Clinique, Jour 10

Je me réveille à l’aube, ravagé par l’angoisse. J’ai encore rêvé d’elle, la mort; j’étais au chevet d’un de mes meilleurs amis atteint d’une maladie incurable. Mes draps sont littéralement trempés. J’aimerais dormir davantage mais je file sous la douche; je sors fumer une cigarette: mes mains tremblent toujours de façon préoccupante. Les jours filent. Je lutte, je résiste, je m’accroche; je tue le temps comme je peux. J’évite autant que se peut de rester seul dans ma chambre pour ne pas ruminer des idées noires, ne pas paniquer. Je m’agglutine systématiquement au groupe de patients dans lequel je me suis intégré. Vous savez, la clinique, c’est comme le lycée: il y a les gens qui ne sortent pratiquement jamais de leur chambre, et les gens cools , souvent des fumeurs, mais pas seulement, qui sont tout le temps dehors à tailler la bavette. Je ne parle pas toujours beaucoup: quelqu’un me demande pourquoi je suis silencieux; je réponds: “je réfléchissais aux critères qui permettent de me définir en hypomanie. Sur une échelle de –10 à +10, à +2 je parle très fort; à +4… Si jamais, je dis bien si jamais, car je m’en sens encore loin, au cours du séjour vous me voyez demandez à une femme de me prêter ses sapes et de me maquiller, alors je serai sérieusement en hypomanie.” Tout le monde rigole, ma tirade alimente la conversation générale pendant plusieurs minutes, certains aimeraient presque que j’y sois déjà, à +4.

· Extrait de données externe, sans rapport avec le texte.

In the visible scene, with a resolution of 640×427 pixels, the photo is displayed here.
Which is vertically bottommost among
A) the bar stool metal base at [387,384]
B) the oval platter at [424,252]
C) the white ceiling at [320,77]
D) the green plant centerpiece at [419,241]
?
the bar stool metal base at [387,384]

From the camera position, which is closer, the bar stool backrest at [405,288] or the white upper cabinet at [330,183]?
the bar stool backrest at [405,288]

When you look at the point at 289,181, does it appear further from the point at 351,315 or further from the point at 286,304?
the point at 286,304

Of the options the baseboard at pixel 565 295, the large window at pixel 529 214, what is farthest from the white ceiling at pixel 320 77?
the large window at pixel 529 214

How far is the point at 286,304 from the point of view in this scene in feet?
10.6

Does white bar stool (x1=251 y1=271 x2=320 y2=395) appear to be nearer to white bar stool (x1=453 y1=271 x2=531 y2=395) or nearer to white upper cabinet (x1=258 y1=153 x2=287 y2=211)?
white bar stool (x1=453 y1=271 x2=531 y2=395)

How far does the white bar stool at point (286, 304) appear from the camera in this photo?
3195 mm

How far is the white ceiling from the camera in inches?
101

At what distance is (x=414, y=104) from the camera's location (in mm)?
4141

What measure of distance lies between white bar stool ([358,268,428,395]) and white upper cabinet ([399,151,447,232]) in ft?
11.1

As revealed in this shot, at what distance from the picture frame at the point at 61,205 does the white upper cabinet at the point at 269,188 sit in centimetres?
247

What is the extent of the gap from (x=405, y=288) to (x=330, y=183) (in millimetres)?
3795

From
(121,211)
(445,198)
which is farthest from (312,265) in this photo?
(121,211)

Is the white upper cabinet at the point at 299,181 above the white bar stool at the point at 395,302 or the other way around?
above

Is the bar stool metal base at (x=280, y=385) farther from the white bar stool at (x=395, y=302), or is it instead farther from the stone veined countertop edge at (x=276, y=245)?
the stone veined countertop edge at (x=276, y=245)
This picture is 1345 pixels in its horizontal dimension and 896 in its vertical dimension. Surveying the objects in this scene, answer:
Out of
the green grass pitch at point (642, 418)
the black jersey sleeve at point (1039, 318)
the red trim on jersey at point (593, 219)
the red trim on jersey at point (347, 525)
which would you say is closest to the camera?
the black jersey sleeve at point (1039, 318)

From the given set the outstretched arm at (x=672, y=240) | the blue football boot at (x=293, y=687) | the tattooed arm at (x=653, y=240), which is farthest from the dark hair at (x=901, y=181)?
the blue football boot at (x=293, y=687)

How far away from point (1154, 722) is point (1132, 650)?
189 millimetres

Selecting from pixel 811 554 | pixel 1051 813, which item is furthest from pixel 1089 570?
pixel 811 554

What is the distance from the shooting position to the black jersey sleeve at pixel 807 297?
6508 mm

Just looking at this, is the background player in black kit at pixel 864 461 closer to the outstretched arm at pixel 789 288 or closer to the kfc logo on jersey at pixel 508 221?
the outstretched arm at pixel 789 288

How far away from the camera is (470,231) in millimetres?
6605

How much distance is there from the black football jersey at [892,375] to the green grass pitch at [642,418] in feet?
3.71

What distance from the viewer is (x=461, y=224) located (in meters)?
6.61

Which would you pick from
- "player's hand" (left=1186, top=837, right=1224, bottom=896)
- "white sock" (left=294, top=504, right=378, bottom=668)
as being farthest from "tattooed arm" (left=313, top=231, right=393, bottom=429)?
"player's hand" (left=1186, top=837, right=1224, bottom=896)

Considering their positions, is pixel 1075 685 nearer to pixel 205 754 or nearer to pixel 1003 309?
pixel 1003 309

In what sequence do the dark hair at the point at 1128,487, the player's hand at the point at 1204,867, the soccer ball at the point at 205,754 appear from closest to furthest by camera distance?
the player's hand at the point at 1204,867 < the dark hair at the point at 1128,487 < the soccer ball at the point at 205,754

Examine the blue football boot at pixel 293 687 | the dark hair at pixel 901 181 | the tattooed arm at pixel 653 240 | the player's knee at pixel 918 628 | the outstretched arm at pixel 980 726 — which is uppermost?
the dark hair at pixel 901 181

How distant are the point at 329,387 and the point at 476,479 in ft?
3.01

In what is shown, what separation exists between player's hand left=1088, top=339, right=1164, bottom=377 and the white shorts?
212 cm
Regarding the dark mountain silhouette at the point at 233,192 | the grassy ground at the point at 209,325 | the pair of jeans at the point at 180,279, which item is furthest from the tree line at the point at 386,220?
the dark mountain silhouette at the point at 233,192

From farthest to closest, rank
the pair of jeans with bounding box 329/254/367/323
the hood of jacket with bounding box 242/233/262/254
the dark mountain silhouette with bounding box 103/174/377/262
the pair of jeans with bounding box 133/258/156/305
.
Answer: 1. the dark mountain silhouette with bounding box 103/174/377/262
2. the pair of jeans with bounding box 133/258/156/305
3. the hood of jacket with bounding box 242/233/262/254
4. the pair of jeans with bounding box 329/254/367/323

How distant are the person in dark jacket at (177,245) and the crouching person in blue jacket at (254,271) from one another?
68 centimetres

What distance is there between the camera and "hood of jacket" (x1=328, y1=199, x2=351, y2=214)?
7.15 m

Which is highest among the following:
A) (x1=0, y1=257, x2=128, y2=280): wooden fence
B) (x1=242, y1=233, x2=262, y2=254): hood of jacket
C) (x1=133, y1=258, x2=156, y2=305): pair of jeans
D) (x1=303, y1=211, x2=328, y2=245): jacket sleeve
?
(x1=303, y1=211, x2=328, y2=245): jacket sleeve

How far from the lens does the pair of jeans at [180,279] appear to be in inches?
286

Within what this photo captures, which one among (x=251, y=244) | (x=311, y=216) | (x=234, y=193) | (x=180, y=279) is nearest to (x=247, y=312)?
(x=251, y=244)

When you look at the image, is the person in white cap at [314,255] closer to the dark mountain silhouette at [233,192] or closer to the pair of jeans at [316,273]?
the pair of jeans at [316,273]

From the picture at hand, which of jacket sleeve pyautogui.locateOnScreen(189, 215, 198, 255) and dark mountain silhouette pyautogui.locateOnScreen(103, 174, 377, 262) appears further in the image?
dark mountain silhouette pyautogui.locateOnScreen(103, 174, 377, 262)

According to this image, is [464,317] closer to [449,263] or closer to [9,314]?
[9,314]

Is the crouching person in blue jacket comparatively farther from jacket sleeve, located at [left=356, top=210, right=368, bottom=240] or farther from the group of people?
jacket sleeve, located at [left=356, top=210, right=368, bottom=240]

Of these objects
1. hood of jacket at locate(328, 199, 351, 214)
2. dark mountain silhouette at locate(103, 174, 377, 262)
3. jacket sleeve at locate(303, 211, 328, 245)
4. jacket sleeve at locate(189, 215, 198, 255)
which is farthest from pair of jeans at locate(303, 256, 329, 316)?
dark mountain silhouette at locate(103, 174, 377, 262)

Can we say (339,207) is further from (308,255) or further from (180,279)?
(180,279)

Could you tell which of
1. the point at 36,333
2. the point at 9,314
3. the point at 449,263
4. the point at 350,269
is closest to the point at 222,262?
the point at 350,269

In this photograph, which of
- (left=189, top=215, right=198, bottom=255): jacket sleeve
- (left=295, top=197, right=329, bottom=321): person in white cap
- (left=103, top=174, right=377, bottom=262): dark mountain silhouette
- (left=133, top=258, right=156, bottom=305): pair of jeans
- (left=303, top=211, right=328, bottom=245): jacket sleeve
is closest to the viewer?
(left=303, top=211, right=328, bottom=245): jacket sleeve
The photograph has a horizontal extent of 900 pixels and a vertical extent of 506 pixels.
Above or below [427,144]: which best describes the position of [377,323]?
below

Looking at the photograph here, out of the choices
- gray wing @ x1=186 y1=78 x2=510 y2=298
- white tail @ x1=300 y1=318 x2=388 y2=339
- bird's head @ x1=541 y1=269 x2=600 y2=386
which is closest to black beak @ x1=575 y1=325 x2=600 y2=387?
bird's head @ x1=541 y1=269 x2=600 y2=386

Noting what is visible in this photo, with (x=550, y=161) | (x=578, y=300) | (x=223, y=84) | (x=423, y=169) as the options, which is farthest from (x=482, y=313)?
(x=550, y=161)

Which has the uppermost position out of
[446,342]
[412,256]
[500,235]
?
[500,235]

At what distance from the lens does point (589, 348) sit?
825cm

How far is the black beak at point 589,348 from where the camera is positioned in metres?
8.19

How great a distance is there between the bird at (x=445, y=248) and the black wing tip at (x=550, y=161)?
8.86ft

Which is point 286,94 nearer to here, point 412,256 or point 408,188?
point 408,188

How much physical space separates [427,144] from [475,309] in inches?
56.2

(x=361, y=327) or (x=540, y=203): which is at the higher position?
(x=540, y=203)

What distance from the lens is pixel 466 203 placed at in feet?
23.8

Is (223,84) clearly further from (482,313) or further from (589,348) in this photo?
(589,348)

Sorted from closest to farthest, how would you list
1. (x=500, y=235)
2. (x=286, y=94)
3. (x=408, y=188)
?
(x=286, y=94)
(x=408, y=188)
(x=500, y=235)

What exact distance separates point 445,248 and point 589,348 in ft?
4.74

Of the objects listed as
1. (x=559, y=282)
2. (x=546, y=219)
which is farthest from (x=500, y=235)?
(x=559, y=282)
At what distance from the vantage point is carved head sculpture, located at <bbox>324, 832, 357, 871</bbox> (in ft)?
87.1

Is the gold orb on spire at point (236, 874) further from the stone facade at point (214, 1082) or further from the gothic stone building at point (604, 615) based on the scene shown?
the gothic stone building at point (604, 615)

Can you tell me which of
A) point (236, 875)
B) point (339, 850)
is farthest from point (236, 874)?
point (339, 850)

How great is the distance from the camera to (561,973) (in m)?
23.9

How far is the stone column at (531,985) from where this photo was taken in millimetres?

Tremblante du mouton et angoisses mises à part, je ne me sens pas si mal ici. Je me sens mieux qu’à l’extérieur en tout cas. Je suis complètement pris en charge, je n’ai presque à me soucier de rien de matériel. Je marche beaucoup, de la musique en intraveineuse, au bord des larmes sur certaines chansons. Et, hier, je suis même sorti courir comme un malade, comme à l’ancienne, oubliant et atténuant dans l’effort mes douleurs aux genoux, bravant les interdits de l’établissement, c’est-à-dire sortant de l’enceinte de la clinique pour m’esbaudire sur de petites routes au milieu des champs et bois, ralliant un petit hameau isolé. Je me fixe pour règle de ne pas m’arrêter tant que mon envie de fumer une cigarette n’aura pas disparu, ce qui m’oblige à faire quelques tours du chemin d’enceinte de la clinique au retour. Je termine défoncé. J’aime ça.

Ils m’ont retiré le Cialis et ma libido est totalement, absolument au point mort. Je ne sais même plus ce que c’est. Mais, allez, on trouve ici quelques plus ou moins jeunes et jolies filles. Quelques couples, aussi, qui, paraît-il, se réfugient parfois à l’orée du bois pour forniquer.

Ma famille me rend visite régulièrement. Sans eux, ce serait sans doute l’isolement et le désemparement les plus moribonds. Je ne les remercierai jamais assez.

Voilà. Over. C’est tout pour le moment.